Tarefa => Passe para o inglês esta frase do texto sobre a prosperidade dos ímpios: "Salomão tem convicção de que Deus está no controle de todas as coisas, de que todos serão julgados pelo Senhor por aquilo que fazem na vida debaixo do sol, mas também reconhece que, para todo propósito, há tempo e modo (Ec.8:6) e, por isso mesmo, nem sempre o juízo sobre a má obra é executado de imediato (Ec.8:11)."

Texto de leitura =>
= = = = =

II – A CORRETA VISÃO SOBRE PROSPERIDADE DOS ÍMPIOS NA VIDA DEBAIXO DO SOL
– Salomão tem convicção de que Deus está no controle de todas as coisas, de que todos serão julgados pelo Senhor por aquilo que fazem na vida debaixo do sol, mas também reconhece que, para todo propósito, há tempo e modo (Ec.8:6) e, por isso mesmo, nem sempre o juízo sobre a má obra é executado de imediato (Ec.8:11).
– Como há uma aparente “demora” na execução do juízo divino, isto acaba estimulando a prática do mal, pois se tem uma sensação de impunidade, sensação esta, entretanto, que não pode contaminar aqueles que buscam adquirir a sabedoria, que querem ver “o reino de Deus”, ou seja, a soberania divina sobre todas as coisas, algo que somente alcançam aqueles que nascem de novo (Jo.3:3).
– Quem vê o reino de Deus sabe que, apesar de toda a demora aparente no julgamento dos ímpios, “…Deus existe. E: Deus é verdadeiramente Deus, quer dizer, Ele tem nas Suas mãos os cordelinhos do mundo…” (BENTO XVI. Jesus de Nazaré: primeira parte – do batismo no Jordão à transfiguração, p.64).
– Por isso, o pregador, ao ver a aparente impunidade no mundo, não hesita em afirmar que “ainda que o pecador faça mal, cem vezes, e os dias se lhe prolonguem, eu sei com certeza que bem sucede aos que temem a Deus, aos que temerem diante d’Ele, mas ao ímpio não irá bem, e ele não prolongará os seus dias; será como a sombra, visto que ele não teme diante de Deus” (Ec.8:12,13).

= = = = =

Dados extraídos =>

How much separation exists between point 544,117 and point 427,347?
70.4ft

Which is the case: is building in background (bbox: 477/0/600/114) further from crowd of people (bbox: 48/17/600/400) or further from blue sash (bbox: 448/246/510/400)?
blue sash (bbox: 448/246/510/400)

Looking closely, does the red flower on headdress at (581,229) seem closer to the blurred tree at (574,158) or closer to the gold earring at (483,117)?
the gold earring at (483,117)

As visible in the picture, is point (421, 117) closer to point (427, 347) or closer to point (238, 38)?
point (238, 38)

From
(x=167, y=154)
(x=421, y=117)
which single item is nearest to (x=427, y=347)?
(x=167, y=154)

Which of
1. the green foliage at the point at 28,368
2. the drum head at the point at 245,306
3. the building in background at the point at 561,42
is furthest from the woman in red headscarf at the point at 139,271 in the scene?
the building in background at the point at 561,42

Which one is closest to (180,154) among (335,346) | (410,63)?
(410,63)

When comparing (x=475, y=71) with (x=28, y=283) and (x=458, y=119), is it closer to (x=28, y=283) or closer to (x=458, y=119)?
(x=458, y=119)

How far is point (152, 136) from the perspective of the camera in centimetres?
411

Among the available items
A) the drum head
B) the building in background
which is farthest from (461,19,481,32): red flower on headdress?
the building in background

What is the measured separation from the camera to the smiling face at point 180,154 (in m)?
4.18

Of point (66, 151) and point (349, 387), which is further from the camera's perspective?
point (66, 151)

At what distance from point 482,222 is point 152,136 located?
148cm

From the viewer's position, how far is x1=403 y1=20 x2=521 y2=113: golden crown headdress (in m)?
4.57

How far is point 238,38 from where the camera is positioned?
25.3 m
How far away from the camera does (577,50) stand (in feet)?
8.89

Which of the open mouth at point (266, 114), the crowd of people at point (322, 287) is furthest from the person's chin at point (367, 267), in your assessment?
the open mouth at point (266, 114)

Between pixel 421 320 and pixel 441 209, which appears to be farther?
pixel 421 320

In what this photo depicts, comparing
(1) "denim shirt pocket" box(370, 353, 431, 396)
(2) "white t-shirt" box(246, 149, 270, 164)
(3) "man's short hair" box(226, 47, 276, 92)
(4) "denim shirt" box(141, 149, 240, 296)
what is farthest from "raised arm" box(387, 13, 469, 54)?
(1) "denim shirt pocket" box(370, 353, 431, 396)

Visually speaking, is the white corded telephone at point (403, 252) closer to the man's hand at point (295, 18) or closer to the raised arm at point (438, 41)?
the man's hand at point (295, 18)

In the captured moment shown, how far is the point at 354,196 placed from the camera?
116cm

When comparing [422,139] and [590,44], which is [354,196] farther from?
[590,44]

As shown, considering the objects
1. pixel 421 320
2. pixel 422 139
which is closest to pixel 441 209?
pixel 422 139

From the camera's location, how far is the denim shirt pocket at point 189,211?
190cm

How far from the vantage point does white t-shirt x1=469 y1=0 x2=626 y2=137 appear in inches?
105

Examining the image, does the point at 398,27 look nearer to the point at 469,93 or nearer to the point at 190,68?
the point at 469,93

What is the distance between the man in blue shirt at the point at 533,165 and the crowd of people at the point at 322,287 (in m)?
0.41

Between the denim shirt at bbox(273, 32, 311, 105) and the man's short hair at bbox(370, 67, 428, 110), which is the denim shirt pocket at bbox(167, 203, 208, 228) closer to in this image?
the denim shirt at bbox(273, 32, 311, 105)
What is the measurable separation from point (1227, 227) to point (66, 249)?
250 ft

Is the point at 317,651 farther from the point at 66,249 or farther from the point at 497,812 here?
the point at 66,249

= = = = =

Tarefa resolvida => Solomon is convinced that God is in control of all things, that everyone will be judged by the Lord for what they do in life under the sun, but he also recognizes that for every purpose there is a time and a way (Eccl. 8:6), and for that very reason judgment on an evil work is not always carried out immediately (Eccl. 8:11).